Он и раньше рассказывал ей о своих увлечениях и даже брал с собой в горы. Но сегодняшний рассказ сильно отличался от тех, прежних, — это было настоящее излияние души.
Рудольф давно уже ни с кем не откровенничал. Поймав себя на этой мысли, он резко замолчал и испугался, осознав, что же на самом деле только что произошло.
В кабине его самолета сидел не Роберт, не Уоллес, не кто бы то ни было из его друзей, а женщина. Женщина! И именно с ней он делился самым сокровенным, самым важным.
К тому же эта женщина являлась не кем иным, как одной из главных подозреваемых в причастности к серьезному преступлению…
Невероятно, думал Рудольф, воспроизводя в памяти то, о чем только что разглагольствовал. Самым немыслимым во всем этом казалось ему то, что, открывшись перед Каролиной, он почувствовал небывалое душевное удовлетворение.
Я должен спасти ее, твердо решил он.
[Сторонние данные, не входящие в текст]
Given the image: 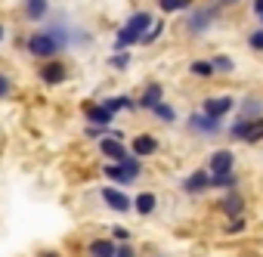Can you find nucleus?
Wrapping results in <instances>:
<instances>
[{
  "label": "nucleus",
  "mask_w": 263,
  "mask_h": 257,
  "mask_svg": "<svg viewBox=\"0 0 263 257\" xmlns=\"http://www.w3.org/2000/svg\"><path fill=\"white\" fill-rule=\"evenodd\" d=\"M25 53H28L31 59H37V62H44V59L59 56V53H62V47H59L56 34L44 25V28H37V31H31V34L25 38Z\"/></svg>",
  "instance_id": "nucleus-1"
},
{
  "label": "nucleus",
  "mask_w": 263,
  "mask_h": 257,
  "mask_svg": "<svg viewBox=\"0 0 263 257\" xmlns=\"http://www.w3.org/2000/svg\"><path fill=\"white\" fill-rule=\"evenodd\" d=\"M220 19V4H204V7H192L186 16V34L189 38H201L214 28V22Z\"/></svg>",
  "instance_id": "nucleus-2"
},
{
  "label": "nucleus",
  "mask_w": 263,
  "mask_h": 257,
  "mask_svg": "<svg viewBox=\"0 0 263 257\" xmlns=\"http://www.w3.org/2000/svg\"><path fill=\"white\" fill-rule=\"evenodd\" d=\"M229 137L232 140H241L248 146L263 143V115H257V118H235L229 124Z\"/></svg>",
  "instance_id": "nucleus-3"
},
{
  "label": "nucleus",
  "mask_w": 263,
  "mask_h": 257,
  "mask_svg": "<svg viewBox=\"0 0 263 257\" xmlns=\"http://www.w3.org/2000/svg\"><path fill=\"white\" fill-rule=\"evenodd\" d=\"M99 198H102V205H105L108 211H115V214H130V211H134V198H130L121 186H115V183L99 186Z\"/></svg>",
  "instance_id": "nucleus-4"
},
{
Спасти от полиции, от Уоллеса, от проклятого Олдриджа… И, черт возьми, даже от самой себя, если окажется, что она нуждается именно в этом…
Фантастическая ночь, думала Каролина, слушая мерную музыку гудящих моторов. Волшебство, творящееся на расстоянии двух тысяч километров от земли… Какие еще сюрпризы ждут нас впереди?
Через три с половиной часа самолет благополучно приземлился на частный аэродром Бауэров, расположенный на окраине Инсбрука.
На земле все как будто стало на свои места. Рудольф превратился в себя прежнего — уверенного, недосягаемого. И все же теперь, Каролина ясно это ощущала, их связывала какая-то тончайшая невидимая нить.
Было три часа ночи. Но дежурные работники аэродрома чувствовали себя вполне бодро, когда, перекинувшись с прибывшими несколькими фразами, занялись осмотром самолета.
— Ты, наверное, устала? — спросил у Каролины Рудольф.
Она улыбнулась, пожала плечами, втянула в них голову и поежилась от холода. На ней было все то же платье из джерси на бретельках. В октябре в Инсбруке уже довольно прохладно. Особенно по ночам.
Рудольф велел одному из работников поторопиться и достать вещи из багажного отсека.
— Вот твой чемодан. В нем есть что-нибудь теплое? — спросил он.
— Я брала с собой шаль… — пробормотала Каролина.